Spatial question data

***

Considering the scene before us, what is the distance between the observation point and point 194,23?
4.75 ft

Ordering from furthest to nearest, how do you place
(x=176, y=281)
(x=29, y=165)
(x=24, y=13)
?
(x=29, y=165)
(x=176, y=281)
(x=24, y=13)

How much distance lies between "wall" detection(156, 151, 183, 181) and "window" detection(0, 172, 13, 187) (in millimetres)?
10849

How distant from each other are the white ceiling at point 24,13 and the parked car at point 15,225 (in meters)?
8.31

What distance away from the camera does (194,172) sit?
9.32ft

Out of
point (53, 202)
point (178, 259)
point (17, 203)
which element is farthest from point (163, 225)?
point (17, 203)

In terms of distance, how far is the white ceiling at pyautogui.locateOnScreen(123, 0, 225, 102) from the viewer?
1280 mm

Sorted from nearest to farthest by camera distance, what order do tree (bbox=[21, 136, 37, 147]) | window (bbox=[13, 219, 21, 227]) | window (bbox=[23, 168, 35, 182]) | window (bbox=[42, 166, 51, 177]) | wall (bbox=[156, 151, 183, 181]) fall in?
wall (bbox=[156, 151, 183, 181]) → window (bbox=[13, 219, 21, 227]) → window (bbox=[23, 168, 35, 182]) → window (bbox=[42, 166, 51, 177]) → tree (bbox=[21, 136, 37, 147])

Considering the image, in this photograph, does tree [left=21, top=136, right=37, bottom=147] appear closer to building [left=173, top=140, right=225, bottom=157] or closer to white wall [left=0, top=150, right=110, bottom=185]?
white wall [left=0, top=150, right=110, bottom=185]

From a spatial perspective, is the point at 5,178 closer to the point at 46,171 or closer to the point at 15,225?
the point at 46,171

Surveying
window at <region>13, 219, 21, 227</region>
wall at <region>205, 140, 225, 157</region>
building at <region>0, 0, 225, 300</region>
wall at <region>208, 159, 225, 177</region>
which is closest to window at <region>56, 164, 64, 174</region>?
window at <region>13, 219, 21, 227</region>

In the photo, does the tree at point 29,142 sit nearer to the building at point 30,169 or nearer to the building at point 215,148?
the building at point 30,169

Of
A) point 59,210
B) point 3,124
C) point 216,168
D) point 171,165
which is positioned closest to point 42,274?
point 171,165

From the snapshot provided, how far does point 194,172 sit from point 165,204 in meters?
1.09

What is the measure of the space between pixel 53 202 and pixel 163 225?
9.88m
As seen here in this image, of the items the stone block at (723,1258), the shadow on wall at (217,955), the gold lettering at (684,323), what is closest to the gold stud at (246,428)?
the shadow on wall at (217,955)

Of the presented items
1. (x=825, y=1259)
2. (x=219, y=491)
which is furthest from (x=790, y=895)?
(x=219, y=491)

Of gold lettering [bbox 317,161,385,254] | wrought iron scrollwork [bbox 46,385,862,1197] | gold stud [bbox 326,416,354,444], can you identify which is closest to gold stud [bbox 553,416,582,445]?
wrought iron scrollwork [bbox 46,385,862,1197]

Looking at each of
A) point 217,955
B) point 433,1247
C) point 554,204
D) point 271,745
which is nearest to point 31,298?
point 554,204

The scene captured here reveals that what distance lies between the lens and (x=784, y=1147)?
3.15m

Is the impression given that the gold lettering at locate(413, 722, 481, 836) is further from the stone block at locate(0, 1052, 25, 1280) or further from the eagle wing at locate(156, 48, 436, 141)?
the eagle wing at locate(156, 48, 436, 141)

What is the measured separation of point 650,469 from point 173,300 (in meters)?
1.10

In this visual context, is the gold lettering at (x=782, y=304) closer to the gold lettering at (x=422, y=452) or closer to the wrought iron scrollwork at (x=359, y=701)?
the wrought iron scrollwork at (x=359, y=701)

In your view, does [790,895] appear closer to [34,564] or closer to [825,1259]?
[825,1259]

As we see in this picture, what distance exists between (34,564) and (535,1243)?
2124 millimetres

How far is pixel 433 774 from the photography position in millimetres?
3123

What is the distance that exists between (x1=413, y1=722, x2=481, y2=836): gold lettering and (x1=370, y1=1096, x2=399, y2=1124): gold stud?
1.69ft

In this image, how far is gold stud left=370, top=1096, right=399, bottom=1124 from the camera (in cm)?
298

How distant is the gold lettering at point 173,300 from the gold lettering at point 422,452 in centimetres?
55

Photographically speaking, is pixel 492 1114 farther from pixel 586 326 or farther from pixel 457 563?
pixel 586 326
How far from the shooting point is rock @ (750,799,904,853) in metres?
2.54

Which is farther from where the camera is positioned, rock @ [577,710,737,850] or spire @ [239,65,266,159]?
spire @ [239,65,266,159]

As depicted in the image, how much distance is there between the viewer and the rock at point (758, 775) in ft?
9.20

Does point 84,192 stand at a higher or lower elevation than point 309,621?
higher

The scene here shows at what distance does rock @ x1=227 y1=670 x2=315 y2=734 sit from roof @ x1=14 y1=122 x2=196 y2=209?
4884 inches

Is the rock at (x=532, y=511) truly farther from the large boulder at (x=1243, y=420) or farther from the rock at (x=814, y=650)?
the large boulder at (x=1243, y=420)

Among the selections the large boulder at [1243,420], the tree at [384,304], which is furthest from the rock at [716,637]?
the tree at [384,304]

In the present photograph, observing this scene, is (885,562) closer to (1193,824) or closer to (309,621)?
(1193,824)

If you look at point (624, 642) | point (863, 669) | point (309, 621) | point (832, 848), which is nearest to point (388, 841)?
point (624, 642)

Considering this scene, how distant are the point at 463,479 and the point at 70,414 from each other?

***

Put the lines from the one containing "What is the distance that" through the one containing "4884 inches" into a Markdown table with the columns Number and Entry, both end lines included and blank lines omitted. Give each line its own row with a running number.

| Number | Entry |
|---|---|
| 1 | What is the distance that exists between (x1=413, y1=722, x2=481, y2=836): gold lettering and (x1=370, y1=1096, x2=399, y2=1124): gold stud? |
| 2 | 1.69ft |
| 3 | In this image, how far is gold stud left=370, top=1096, right=399, bottom=1124 from the camera (in cm)? |
| 4 | 298 |
| 5 | How distant is the gold lettering at point 173,300 from the gold lettering at point 422,452 in centimetres? |
| 6 | 55 |
| 7 | Photographically speaking, is pixel 492 1114 farther from pixel 586 326 or farther from pixel 457 563? |
| 8 | pixel 586 326 |
| 9 | How far from the shooting point is rock @ (750,799,904,853) in metres? |
| 10 | 2.54 |
| 11 | Which is farther from where the camera is positioned, rock @ [577,710,737,850] or spire @ [239,65,266,159]? |
| 12 | spire @ [239,65,266,159] |
| 13 | As depicted in the image, how much distance is there between the viewer and the rock at point (758, 775) in ft? |
| 14 | 9.20 |
| 15 | Does point 84,192 stand at a higher or lower elevation than point 309,621? |
| 16 | higher |
| 17 | The scene here shows at what distance does rock @ x1=227 y1=670 x2=315 y2=734 sit from roof @ x1=14 y1=122 x2=196 y2=209? |
| 18 | 4884 inches |